Cameron lived alone on the Isle of Wight from 1860–1875 while her husband tended to the family coffee plantations in Ceylon (Sri Lanka). Her daughter gave her a camera to occupy her time while living in Freshwater and she became famous for her photographic style, particularly her portraits which mimicked works of art. Her images of Alice Liddell, the muse for Alice in Wonderland are haunting.
The museum holds a small collection of her photos and a collection of cameras that would interest any photography enthusiast. I however, am always looking for the folklore wherever I visit, those tidbits that tell you a lot about how people lived and their special relationships. Cameron had a large circle of intellectuals and artists staying in or near Freshwater and she was known for her impromptu parties and recitals. Indeed, there is a family tree of sorts hanging in one of the rooms showing her connection to people such as Robert Browning, Ellen Terry (actress), Charles Dodgson (Lewis Carroll) and Charles Darwin — all the people that visited her regularly in Freshwater.
I was most intrigued by the special backdoor entrance at Dimbola, a gate just for Tennyson. The two collaborated on a photographic representation of his work, Idylls of the Kings, in 1874.

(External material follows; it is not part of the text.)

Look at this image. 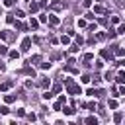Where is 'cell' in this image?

Literature from the museum stated they were dear friends. Cameron would walk the path along the rolling downs to Farringford at all hours, lighting her way at night using small torches. I imagine their collaborative project bringing the Arthurian legend in Tennyson’s Idylls of the Kings alive with photography was a profoundly satisfying experience for them both.
In 1875 Julia had to leave Freshwater to return with her husband to their coffee plantations in Ceylon. She took a coffin with her, never intending to return to her beloved Dimbola. It must have been heart-wrenching for Tennyson to see his good friend leave. She died four years later in Ceylon. Tennyson lived until 1892.